Tag Archives: forEach

Generators with Java 8

Today we’ll look at creating generators. In simple terms, a generator is a function which returns the next value in a sequence. Unlike an iterator, it generates the next value when needed, rather than returning the next item of a pre-generated collection. Some languages such as Python support generators natively via keywords such as yield. When a generator’s next value is requested in Python, the generator function continues to run until the next yield statement, where a value is returned. The generator function is able to continue where it left off which can be quite confusing for the uninitiated. So how to do something similar in Java?

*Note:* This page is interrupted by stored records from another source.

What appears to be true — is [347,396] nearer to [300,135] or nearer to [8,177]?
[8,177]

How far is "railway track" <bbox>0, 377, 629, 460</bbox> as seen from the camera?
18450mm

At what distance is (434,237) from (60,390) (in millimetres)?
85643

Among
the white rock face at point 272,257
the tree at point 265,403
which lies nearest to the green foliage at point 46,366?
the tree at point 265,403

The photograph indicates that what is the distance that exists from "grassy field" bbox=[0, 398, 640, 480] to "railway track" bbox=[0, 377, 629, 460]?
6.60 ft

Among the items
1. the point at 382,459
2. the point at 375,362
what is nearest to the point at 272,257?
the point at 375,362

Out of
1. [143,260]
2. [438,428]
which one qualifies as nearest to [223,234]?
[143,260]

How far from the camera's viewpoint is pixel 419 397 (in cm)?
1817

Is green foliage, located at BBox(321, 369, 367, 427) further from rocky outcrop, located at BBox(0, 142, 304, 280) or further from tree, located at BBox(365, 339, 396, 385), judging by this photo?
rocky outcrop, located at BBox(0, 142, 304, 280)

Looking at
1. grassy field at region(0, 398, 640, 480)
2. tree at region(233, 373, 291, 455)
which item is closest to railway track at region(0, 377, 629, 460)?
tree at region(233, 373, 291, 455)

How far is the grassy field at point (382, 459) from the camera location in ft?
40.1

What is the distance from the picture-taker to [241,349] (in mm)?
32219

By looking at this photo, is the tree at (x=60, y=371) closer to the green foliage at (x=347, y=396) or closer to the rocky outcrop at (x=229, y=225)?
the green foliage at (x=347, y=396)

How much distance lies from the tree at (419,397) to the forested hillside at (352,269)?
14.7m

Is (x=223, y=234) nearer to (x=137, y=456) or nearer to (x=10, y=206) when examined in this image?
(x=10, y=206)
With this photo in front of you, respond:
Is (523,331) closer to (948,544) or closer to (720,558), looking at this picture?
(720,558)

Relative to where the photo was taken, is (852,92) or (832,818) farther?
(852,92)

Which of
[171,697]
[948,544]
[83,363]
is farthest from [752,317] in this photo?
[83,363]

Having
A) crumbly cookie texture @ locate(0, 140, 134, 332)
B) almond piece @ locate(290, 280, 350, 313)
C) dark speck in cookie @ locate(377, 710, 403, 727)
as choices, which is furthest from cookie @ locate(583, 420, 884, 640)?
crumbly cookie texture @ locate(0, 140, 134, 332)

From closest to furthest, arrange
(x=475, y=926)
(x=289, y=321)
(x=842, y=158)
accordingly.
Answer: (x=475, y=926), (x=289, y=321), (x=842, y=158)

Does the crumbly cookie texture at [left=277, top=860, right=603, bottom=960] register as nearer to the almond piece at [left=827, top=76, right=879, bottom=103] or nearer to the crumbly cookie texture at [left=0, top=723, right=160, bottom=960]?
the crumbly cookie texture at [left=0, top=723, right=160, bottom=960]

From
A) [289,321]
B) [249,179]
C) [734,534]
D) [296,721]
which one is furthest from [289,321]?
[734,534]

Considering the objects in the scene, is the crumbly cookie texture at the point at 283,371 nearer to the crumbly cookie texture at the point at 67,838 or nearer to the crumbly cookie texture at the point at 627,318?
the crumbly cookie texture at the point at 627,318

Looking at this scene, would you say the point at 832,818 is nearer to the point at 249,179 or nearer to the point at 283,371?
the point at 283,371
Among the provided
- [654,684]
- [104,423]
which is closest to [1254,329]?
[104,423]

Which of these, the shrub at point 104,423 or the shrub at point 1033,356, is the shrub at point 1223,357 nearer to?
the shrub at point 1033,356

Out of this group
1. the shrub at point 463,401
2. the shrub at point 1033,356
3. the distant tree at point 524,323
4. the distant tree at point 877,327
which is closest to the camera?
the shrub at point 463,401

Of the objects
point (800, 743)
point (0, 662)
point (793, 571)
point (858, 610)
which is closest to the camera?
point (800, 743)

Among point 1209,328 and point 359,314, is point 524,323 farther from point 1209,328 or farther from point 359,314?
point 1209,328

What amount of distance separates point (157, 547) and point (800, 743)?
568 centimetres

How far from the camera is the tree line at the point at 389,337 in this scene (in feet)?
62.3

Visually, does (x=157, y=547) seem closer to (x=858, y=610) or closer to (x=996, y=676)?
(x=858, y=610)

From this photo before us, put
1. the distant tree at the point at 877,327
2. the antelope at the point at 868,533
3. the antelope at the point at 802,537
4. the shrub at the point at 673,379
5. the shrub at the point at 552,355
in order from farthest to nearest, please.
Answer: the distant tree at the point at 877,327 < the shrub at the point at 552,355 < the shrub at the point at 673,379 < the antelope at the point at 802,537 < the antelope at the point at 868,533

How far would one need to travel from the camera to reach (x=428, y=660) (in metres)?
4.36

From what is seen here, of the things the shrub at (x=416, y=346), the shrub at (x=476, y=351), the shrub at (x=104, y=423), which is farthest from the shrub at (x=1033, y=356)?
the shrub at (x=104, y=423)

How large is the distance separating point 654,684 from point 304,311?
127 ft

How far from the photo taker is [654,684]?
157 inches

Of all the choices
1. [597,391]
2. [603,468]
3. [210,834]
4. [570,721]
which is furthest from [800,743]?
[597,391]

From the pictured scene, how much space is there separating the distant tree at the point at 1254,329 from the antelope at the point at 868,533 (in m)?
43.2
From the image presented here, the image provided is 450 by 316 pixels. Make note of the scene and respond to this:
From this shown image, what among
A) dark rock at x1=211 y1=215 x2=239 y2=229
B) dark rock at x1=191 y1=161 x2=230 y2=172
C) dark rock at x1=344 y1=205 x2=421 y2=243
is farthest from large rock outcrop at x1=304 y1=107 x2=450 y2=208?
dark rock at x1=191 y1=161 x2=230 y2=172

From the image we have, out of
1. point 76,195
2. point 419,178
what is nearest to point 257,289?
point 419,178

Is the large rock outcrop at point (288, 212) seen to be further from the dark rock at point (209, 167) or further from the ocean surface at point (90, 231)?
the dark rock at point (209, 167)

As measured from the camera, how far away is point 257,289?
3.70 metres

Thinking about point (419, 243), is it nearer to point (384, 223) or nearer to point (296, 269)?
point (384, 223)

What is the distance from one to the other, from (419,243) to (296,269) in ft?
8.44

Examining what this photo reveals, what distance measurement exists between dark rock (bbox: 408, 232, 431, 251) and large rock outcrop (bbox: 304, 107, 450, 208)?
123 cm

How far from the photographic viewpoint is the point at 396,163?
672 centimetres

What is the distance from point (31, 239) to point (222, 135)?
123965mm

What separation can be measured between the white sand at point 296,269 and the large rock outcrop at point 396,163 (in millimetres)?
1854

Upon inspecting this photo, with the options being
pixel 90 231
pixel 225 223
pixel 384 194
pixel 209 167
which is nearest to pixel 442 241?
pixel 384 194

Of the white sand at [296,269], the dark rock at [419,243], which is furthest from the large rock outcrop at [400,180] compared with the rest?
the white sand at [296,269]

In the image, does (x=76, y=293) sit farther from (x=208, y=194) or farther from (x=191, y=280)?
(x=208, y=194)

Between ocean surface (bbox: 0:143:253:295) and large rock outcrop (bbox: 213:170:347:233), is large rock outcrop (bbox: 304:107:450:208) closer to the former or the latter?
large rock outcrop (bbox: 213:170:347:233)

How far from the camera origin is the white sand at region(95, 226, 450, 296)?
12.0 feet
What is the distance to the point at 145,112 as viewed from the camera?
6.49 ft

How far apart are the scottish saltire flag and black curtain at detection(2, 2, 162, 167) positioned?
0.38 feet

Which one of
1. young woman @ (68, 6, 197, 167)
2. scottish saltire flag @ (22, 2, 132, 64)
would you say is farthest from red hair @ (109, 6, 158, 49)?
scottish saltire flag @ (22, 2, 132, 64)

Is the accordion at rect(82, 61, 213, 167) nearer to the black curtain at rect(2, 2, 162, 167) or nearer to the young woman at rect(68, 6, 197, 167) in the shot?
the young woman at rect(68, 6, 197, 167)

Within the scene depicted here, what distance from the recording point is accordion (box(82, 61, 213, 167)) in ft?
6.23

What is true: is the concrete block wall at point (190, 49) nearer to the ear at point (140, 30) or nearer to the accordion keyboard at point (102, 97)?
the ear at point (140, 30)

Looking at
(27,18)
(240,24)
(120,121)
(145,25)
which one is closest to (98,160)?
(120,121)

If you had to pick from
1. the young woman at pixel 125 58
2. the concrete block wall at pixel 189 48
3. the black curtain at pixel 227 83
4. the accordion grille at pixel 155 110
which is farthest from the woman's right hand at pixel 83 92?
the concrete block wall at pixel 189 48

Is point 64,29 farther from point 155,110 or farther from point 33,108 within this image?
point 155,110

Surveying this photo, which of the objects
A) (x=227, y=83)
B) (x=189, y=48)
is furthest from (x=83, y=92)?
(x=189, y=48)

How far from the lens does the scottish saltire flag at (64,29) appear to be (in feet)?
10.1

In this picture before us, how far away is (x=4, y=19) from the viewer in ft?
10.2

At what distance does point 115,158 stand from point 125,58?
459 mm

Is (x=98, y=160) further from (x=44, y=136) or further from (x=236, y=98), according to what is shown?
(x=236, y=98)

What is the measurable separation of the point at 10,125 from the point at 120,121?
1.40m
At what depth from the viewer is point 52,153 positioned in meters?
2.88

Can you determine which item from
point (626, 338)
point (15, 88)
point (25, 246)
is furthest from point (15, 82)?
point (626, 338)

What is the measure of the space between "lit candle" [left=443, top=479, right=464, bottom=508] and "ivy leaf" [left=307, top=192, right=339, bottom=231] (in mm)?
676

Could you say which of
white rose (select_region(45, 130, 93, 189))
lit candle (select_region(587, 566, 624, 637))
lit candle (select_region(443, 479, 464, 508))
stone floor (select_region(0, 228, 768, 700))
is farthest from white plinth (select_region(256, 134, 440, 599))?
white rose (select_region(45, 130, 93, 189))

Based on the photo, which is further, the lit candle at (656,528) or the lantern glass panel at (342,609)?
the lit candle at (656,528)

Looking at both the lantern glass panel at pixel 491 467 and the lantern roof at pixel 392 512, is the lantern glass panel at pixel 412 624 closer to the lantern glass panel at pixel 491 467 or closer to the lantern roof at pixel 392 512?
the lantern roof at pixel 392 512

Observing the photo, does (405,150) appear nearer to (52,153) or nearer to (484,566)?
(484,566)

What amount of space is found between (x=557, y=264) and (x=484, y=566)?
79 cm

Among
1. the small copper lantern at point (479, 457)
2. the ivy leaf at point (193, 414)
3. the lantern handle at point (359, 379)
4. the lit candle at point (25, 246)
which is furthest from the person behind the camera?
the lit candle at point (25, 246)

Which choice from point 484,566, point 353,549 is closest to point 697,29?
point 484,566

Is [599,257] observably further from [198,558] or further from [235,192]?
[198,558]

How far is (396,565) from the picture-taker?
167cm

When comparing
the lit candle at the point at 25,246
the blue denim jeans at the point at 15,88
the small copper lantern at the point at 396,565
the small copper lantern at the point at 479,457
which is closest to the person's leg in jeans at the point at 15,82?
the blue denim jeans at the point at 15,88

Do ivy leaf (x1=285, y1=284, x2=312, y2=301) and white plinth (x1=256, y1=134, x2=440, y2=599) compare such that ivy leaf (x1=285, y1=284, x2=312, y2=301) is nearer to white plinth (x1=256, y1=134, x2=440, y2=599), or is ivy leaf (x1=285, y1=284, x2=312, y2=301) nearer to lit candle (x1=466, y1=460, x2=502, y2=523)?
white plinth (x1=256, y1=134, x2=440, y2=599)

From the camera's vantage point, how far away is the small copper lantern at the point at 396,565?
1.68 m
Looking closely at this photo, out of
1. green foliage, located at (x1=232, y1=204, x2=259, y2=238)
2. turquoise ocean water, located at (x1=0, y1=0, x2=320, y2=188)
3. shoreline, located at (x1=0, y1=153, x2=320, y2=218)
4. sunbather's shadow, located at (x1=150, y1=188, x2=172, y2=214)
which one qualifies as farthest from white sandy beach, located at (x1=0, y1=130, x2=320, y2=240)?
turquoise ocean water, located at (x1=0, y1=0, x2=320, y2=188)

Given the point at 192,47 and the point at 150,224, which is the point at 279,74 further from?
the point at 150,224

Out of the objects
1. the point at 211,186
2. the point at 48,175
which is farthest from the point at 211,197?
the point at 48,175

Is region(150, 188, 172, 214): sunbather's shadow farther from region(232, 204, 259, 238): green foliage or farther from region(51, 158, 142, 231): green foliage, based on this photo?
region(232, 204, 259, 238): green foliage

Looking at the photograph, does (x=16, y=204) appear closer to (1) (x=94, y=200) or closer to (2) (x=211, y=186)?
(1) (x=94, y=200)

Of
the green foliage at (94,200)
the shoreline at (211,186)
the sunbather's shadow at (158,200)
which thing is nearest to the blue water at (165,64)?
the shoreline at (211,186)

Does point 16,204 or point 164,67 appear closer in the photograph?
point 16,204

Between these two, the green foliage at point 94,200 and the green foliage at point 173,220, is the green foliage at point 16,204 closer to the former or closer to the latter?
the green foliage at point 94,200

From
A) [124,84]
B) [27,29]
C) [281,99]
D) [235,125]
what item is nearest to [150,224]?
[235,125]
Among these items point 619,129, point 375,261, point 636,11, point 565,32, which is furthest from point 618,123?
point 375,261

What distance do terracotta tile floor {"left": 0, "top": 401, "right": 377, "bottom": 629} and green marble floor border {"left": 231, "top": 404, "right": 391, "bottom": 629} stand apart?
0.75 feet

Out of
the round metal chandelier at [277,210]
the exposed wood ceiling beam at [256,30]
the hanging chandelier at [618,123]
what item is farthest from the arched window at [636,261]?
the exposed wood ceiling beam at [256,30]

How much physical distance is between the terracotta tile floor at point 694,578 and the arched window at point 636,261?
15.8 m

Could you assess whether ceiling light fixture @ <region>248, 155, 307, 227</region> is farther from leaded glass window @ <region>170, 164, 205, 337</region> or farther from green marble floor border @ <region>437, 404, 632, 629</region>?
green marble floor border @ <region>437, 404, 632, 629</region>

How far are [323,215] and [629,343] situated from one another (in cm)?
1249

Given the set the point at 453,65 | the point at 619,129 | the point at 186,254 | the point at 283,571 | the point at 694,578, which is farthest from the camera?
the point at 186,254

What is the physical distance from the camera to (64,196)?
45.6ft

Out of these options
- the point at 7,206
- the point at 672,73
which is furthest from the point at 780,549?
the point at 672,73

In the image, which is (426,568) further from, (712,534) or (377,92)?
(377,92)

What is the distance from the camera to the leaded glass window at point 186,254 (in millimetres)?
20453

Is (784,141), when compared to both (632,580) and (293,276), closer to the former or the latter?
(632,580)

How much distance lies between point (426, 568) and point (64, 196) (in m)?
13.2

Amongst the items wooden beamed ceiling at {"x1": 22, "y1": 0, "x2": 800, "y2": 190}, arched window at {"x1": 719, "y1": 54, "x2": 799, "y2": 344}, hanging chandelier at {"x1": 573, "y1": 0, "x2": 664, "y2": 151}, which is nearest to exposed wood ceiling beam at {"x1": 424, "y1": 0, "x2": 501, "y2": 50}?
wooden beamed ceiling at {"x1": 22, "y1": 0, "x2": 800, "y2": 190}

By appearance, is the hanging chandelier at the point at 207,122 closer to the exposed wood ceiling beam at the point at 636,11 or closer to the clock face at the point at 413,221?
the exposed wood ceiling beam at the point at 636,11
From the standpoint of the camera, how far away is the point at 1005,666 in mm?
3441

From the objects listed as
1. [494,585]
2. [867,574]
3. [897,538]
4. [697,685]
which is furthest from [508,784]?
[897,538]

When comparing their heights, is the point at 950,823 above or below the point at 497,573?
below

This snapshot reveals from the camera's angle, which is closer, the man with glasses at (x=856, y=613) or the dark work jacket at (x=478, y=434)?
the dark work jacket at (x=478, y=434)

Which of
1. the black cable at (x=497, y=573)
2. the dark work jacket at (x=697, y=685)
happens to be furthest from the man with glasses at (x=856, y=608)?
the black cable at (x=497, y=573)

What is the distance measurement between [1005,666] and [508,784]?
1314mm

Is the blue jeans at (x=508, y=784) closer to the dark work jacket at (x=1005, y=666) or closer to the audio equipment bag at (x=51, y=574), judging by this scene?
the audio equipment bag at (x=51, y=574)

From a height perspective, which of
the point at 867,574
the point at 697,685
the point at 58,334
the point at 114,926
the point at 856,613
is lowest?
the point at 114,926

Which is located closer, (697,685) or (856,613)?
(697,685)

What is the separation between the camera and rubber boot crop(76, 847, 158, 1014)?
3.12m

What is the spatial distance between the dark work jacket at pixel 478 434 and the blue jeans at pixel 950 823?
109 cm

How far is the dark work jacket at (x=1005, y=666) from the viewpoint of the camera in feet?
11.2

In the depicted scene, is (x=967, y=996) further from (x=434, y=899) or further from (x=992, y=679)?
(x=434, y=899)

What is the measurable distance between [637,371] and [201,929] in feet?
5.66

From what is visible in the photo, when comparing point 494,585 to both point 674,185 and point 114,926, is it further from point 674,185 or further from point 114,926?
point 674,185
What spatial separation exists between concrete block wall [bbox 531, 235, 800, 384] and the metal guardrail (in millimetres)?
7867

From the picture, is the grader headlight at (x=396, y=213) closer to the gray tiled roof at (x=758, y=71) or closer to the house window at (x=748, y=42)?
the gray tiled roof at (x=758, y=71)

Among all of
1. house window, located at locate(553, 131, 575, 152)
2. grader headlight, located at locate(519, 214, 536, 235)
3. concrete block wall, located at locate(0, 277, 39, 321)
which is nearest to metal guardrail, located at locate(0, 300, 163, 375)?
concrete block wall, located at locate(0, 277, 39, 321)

We saw in the last article that we can use an IntStream to generate a simple set of numbers, but we had to generate them all up front. That’s fine if we know how many we’re going to need. What if we don’t, and we want to be able to get the next whenever we like? This is where a generator comes in.

Let’s choose a simple infinite sequence, the square numbers. In a standard Java implementation we’d end up with something like the following:

public class Squares
{
        private int i = 1;

        public int next()
        {
                int thisOne = i++;
                return thisOne * thisOne;
        }

        public static void main(String args[])
        {
                Squares squareGenerator = new Squares();

                System.out.println(squareGenerator.next());
                System.out.println(squareGenerator.next());
                System.out.println(squareGenerator.next());
        }
}

This prints the first three square numbers. Note we could have gone further and implemented this as an iterator.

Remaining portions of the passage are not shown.